#### [Soal Latihan]
A. Salin persis bagian teks tentang tanah kas desa dari "SOLOPOS.COM - Kraton" sampai "dihubungi, Kamis (17/9/2015).".
B. Ringkas teks tentang tanah kas desa dalam dua kalimat.
C. Lanjutkan teks tentang tanah kas desa mulai dari kalimat terakhirnya.

SOLOPOS.COM - Kraton Jogja (JIBI/Harian Jogja/Gigih M. Hanafi)

Tanah kraton di Jogja masih dalam proses verifikasi. Mayoritas tanah kas desa sudah bersertifikat negara

Harianjogja.com, JOGJA-Ketua Paguyuban Perangkat Desa ‘Semar Sembogo’, Sukiman mengatakan mayoritas tanah kas desa di DIY sudah bersertifikat atas nama pemerintah desa diatas tanah negara. Bahkan Sukiman mengaku di desanya di Sidorejo, Godean, Sleman, hampir tidak ada tanah yang bersertifikat berlogo Kraton.

Promosi Strategi Telkom Jaga Jaringan Demi Layanan Telekomunikasi Prima

“Intinya tanah kami yang di desa ini lebih pada menerima warisan sebelumnya, yang dicatat oleh desa dinamakan tanah kas desa, sertifikatnya gambar garuda,” katanya, saat dihubungi, Kamis (17/9/2015).

Sukiman tidak mengetahui luas tanah kas desa di desanya dan sejak kapan disertifikatkan. Namun dari dokumen resmi yang dikeluarkan oleh Badan Pertanahan Nasional (BPN) ada 139 sertifikat. Tanah kas desa itu dimanfaatkan untuk bangunan pemerintahan desa, tanah bengkok, pangarem-arem, pasar, lapangan olahraga, dan tanah alas untuk untuk penghasilan desa.

Sampai saat ini diakuinya belum ada pengukuran tanah kas desa di desanya yang dianggap milik Kraton. “Baru ada pendataan sertifikatnya dari pemerintah,” kata Sukiman.

Pernyataan Sukiman ini senada dengan pernyataan Anggota Dewan Perwakilan Rakyat Daerah (DPRD) DIY, Zuhrif Hudaya, beberapa waktu lalu. Menurut Zuhrif, hampir semua tanah kas desa sudah berlogo garuda. Politikus Partai Keadilan Sejahtera (PKS) ini pun mempertanyakan apakah pendataan tanah Kasultanan dan tanah Kadipaten yang menjadi tanah kas desa akan mengubah sertifikatnya menjadi sertifikat bergambar Kraton.

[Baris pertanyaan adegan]
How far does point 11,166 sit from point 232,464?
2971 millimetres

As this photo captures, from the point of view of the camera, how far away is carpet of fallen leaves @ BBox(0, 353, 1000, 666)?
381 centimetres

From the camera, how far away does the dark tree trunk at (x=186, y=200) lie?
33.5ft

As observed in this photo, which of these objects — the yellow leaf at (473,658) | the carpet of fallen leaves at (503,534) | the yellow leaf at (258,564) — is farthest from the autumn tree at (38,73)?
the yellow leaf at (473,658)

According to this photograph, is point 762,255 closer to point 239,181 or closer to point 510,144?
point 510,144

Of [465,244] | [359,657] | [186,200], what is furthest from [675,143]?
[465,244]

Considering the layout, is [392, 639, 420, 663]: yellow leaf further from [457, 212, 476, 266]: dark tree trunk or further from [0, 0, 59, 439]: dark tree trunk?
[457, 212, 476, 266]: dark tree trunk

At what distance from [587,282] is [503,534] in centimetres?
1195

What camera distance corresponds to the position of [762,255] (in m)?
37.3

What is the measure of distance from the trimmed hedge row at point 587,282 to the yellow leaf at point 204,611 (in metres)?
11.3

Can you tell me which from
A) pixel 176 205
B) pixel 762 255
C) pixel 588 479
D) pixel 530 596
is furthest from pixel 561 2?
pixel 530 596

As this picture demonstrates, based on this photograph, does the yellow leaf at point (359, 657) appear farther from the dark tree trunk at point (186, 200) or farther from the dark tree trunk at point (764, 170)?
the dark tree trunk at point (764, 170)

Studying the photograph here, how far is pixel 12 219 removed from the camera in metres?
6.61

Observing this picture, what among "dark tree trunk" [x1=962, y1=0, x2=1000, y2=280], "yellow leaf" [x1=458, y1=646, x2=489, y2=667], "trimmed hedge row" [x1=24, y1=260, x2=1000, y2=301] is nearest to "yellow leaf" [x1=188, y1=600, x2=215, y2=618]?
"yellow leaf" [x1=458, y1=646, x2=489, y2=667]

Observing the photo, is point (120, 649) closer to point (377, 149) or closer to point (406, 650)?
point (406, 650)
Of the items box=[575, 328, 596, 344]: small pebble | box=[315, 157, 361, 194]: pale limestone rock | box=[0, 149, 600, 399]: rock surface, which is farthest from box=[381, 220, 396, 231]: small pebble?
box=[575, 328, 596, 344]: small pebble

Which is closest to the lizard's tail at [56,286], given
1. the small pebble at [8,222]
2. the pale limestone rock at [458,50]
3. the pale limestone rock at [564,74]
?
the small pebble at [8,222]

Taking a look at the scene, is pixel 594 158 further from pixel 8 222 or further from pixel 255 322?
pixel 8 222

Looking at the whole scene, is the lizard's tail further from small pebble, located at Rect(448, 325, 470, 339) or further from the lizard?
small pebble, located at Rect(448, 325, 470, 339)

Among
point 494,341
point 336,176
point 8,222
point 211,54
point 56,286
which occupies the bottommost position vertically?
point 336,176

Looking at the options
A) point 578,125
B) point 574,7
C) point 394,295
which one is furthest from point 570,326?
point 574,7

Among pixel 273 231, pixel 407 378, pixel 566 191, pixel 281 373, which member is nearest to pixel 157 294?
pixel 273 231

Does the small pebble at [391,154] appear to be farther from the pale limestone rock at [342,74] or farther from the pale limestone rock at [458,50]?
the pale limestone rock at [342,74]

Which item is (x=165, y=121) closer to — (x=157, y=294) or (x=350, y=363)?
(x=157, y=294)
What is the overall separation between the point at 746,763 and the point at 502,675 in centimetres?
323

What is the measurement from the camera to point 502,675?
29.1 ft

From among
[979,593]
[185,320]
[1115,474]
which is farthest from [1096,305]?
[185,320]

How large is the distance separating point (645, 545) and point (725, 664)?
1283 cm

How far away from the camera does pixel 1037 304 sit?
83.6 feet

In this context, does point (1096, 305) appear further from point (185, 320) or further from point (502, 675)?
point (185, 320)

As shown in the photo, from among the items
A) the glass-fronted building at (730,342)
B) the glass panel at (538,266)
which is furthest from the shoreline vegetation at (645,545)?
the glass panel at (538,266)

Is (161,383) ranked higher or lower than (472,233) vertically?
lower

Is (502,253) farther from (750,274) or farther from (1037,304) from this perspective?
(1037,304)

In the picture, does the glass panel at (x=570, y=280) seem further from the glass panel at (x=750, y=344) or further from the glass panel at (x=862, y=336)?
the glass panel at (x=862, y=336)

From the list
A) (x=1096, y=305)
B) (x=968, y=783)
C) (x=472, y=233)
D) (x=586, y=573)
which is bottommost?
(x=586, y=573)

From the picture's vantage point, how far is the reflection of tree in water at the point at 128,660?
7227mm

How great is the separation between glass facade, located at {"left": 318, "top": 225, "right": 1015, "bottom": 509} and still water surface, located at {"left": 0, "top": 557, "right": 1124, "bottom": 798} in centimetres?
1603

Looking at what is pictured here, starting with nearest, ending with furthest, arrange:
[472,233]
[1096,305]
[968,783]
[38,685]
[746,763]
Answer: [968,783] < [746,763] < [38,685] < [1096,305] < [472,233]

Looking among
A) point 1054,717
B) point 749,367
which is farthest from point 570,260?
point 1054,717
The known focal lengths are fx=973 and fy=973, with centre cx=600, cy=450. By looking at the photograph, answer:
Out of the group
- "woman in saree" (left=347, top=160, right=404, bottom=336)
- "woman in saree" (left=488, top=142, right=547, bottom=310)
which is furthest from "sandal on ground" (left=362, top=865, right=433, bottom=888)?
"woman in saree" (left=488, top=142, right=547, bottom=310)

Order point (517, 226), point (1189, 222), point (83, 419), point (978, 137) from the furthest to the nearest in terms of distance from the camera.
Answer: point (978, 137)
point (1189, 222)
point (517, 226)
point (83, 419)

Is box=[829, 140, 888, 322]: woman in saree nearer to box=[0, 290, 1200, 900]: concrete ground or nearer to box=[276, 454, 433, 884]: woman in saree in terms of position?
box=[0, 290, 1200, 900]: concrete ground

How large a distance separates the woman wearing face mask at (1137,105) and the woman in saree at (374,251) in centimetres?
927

#### [Jawaban Soal]
A.
SOLOPOS.COM - Kraton Jogja (JIBI/Harian Jogja/Gigih M. Hanafi)

Tanah kraton di Jogja masih dalam proses verifikasi. Mayoritas tanah kas desa sudah bersertifikat negara

Harianjogja.com, JOGJA-Ketua Paguyuban Perangkat Desa ‘Semar Sembogo’, Sukiman mengatakan mayoritas tanah kas desa di DIY sudah bersertifikat atas nama pemerintah desa diatas tanah negara. Bahkan Sukiman mengaku di desanya di Sidorejo, Godean, Sleman, hampir tidak ada tanah yang bersertifikat berlogo Kraton.

Promosi Strategi Telkom Jaga Jaringan Demi Layanan Telekomunikasi Prima

“Intinya tanah kami yang di desa ini lebih pada menerima warisan sebelumnya, yang dicatat oleh desa dinamakan tanah kas desa, sertifikatnya gambar garuda,” katanya, saat dihubungi, Kamis (17/9/2015).

B. Menurut Sukiman, Ketua Paguyuban Perangkat Desa 'Semar Sembogo', mayoritas tanah kas desa di DIY sudah bersertifikat atas nama pemerintah desa di atas tanah negara, dan di desanya di Sidorejo, Godean, Sleman, hampir tidak ada tanah bersertifikat berlogo Kraton. Anggota DPRD DIY Zuhrif Hudaya juga menyebut hampir semua tanah kas desa sudah berlogo garuda, lalu mempertanyakan apakah pendataan tanah Kasultanan dan tanah Kadipaten akan mengubah sertifikatnya menjadi bergambar Kraton.

C.
Penghageng Panitikismo Kraton, Kanjeng Gusti Pangeran Haryo (KGPH) Hadiwinoto mengatakan semua tanah kas desa di DIY adalah milik Kraton. Menurutnya sejarah tanah kas desa dahulu diatur oleh perbekel, seiring waktu karena penduduk semakin banyak perbekel menjadi pamong.

“Karena kepentingannya lebih banyak maka desa diparingi gaduhan tanah lungguh, sebagai gaji. Riwayatnya begitu,” kata Hadiwinoto di kantornya.

Adik Sultan HB X yang biasa disapa Gusti Hadi menjelaskan istilah kas desa muncul tidak tidak lama setelah kemerdekaan, kemudian dibentuk DPRD tingkat III. Karena DPRD III perlu dibiayai maka diberikan hak kas desa. DPRD tingkat III dibubarkan pada1950an.

Namun, tanah kas desa ini tetap menjadi pemasukan desa. Kraton tidak memungut sedikit pun. Sementara ke negara ada pemasukan melalui pajak, pensertifikatan, dan sebagainya.

Gusti Hadi mengakui sebagian besar tanah kas desa bersertifikat negara. Namun ia tidak mempermasalahkannya, dan masyarakat masih tetap bisa memanfaatkan. Tentunya setelah ada kesepakatan nantinya, dan kesepakatan itu dasarnya BPN.

Pihaknya Kraton hanya minta diakui bahwa tanah kas desa merupakan tanah Kraton atau Sultan Ground (SG) dan Pakualaman Ground (PAG). “Kita hanya minta diakoni haknya sudah cukup. Hanya sebagai ikatan hukum. Dengan pemberian hak secara hukum Kraton diuwongke, dan pemerintah juga dapat hasilnya,” ucap Gusti Hadi.

Ia juga mengimbau masyarakat tetap tenang menempati SG dan PAG, “Jangan bicara hak hakan, mari dirembuk, dicari solusinya. Nek bicara hak hakan bubar.” Tandasnya.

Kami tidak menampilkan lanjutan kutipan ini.